Тем самым он связывает индивидуальную ценность с genos’oM (родом) и полисом, а человеческое деяние – с божественной первопричиной, обеспечивающей его свершение. Выражаемое поэтом единение расы людей и расы богов достигается возвышением поступка и значимости человека до совершенного значения небожителей. Подвиг героя, воспеваемый поэтом, раскрывает единство мира, которое поэт постигает в видении одновременно синтетическом и непосредственном. Прорываясь сквозь внешний хаос и жестокость мира, поэт возносится к видению общего порядка аполлонической красоты и гармонии, достигаемой его речением и песнями.
Тем самым поэтическое действо служит выражением эстетической гармонии, возобладающей над превратностями мира. Связь победителя игр с мифом, genos’oM и полисом определяет поэтическое действо как логос – слово, объединяющее в подвиге богов и смертных.
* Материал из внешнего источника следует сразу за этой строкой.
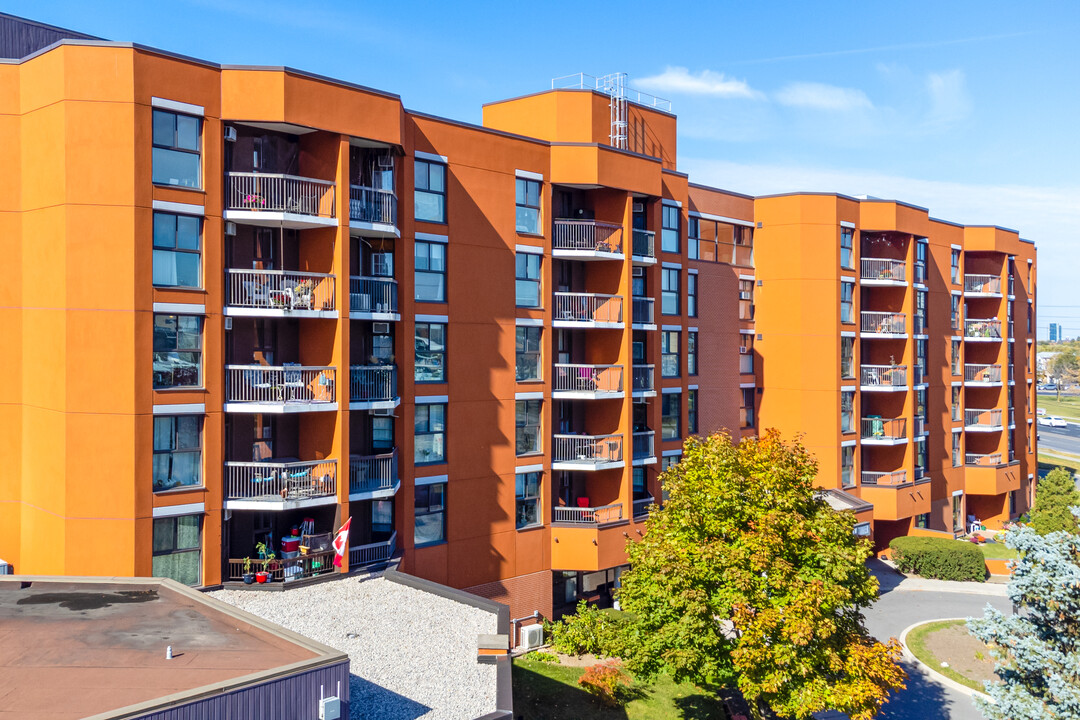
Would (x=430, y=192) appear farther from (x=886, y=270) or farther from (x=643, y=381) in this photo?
(x=886, y=270)

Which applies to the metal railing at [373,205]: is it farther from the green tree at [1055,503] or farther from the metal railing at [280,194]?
the green tree at [1055,503]

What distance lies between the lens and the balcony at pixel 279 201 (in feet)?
68.8

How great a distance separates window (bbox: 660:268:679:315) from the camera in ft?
110

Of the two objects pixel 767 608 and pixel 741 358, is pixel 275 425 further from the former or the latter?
pixel 741 358

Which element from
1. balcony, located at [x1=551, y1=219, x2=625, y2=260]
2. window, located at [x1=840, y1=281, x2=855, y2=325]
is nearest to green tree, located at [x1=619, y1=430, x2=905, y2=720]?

Как объясняет Пиндар в своих «Гимнах» и «Пеанах», призванием поэзии является передача людям этого божественного послания красоты и гармонии. Фемида, воплощение правосудия и установленного порядка, является супругой Зевса, и, соответственно, вся олимпийская эра располагается под знаком вселенского закона. И в космическом порядке, и в мире людей поэзии отводится статус необходимости: ее роль – изрекать. Празднество может достичь высшего завершения лишь с хоровой песней, которая связывает ритуал с объяснением его мифологических корней12.
Это освящение изречения возвещает примат высказывания. Поэт выступает толкователем богов и памяти человечества; он вдохновлен Музами и, соответственно, является орудием божественного. Его роль состоит в наделении достойных того людей единственной доступной им формой бессмертия – логосом, восславлением имени. Это долгожительство даруется Богом, но реализуется через посредство поэта.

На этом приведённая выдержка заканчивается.